Oral cancer squamous cell carcinoma, one of several types of head and neck cancer. (Source: Harvard Medical School)A new method of measuring the variety of genetic mutations found in cells within a tumor appears to predict treatment outcomes of patients with the most common type of head and neck cancer. In a recent issue of the journal Cancer, HMS investigators at Massachusetts General Hospital and Massachusetts Eye and Ear described how their way of measuring tumor heterogeneity was a better predictor of survival than are most traditional risk factors in a small group of patients with squamous cell carcinoma of the head and neck. 
“Our findings will eventually allow better matching of treatments to individual patients, based on this characteristic of their tumors,” says Edmund Mroz, HMS associate professor of physiology in the Department of Otology and Laryngology at Mass General’s Center for Cancer Research and lead author of the Cancer paper. “This method of measuring heterogeneity can be applied to most types of cancer, so our work should help researchers determine whether a similar relationship between heterogeneity and outcome occurs in other tumors.”
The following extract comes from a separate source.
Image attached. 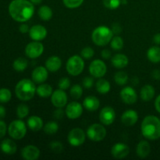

For decades investigators have hypothesized that tumors with a high degree of genetic heterogeneity— the result of different subgroups of cells undergoing different mutations at different DNA sites— would be more difficult to treat because particular subgroups might be more likely to survive a particular drug or radiation or to have spread before diagnosis.  While recent studies have identified specific genes and proteins that can confer treatment resistance in tumors, there previously has been no convenient way to measure tumor heterogeneity.
Working in the laboratory of James Rocco, who is the HMS Daniel Miller Associate Professor of Otology and Laryngology at Mass Eye and Ear, Mroz and his colleagues developed their new method by analyzing advanced gene-sequencing data to produce a value reflecting the genetic diversity within a tumor—not only the number of genetic mutations but how broadly particular mutations are shared within different subgroups of tumor cells. They first described this measure, called mutant-allele tumor heterogeneity (MATH), in the March 2013 issue of Oral Oncology.  But that paper was able to show only that patients with known factors predicting poor outcomes— including specific mutations in the TP53 gene or a lack of infection with the human papillomavirus (HPV)— were likely to have higher MATH values. 
In the current study, the investigators used MATH to analyze genetic data from the tumors of 74 patients with squamous cell head and neck carcinoma for whom they had complete treatment and outcome information. Not only did they find that higher MATH values were strongly associated with shorter overall survival— with each unit of increase reflecting a 5 percent increase in the risk of death— but that relationship was also seen within groups of patients already at risk for poor outcomes. For example, among patients with HPV-negative tumors, those with higher MATH values were less likely to survive than those with lower MATH values. Overall, MATH values were more strongly related to outcomes than were most previously identified risk factors. MATH values also improved outcome predictions based on all other risk factors the researchers examined.
The impact of MATH values on outcome appeared strongest among patients treated with chemotherapy, which may reflect a greater likelihood that highly heterogeneous tumors contain treatment-resistant cells, Mroz says. He also noted that what reduces the chance of survival appears to be the subgroups of cells with different mutations within a tumor, not the process of mutation itself. 
“If all the tumor cells have gone through the same series of mutations, a single treatment might still be able to kill all of them,” he says. “But if there are subgroups with different sets of mutations, one subgroup might be resistant to one type of treatment, while another subgroup might resist a different therapy.”
In addition to combining MATH values with clinical characteristics to better predict a patient’s chance of successful treatment, MATH could someday help determine treatment choice—directing the use of more-aggressive therapies against tumors with higher values, while allowing patients with lower values to receive less-intense standard treatment, Mroz noted. While MATH will probably be just as useful at predicting outcomes for other solid tumors, that remains to be shown in future studies, the investigators says. 
“Our results have important implications for the future of oncology care,” says Rocco, who is director of the Mass Eye and Ear/Mass General Head and Neck Molecular Oncology Research Laboratory and senior author of the Cancer paper. “MATH offers a simple, quantitative way to test hypotheses about intratumor genetic heterogeneity, including the likelihood that targeted therapy will succeed. The results also raise important questions about how genetic heterogeneity develops within a tumor and whether heterogeneity can be exploited therapeutically.”
The study was supported by National Institute of Dental and Craniofacial Research grants, National Cancer Institute grant, Cancer Prevention Research Institute of Texas grant and the Bacardi MEEI Biobank Fund. Mass General has filed a patent application for the MATH measure.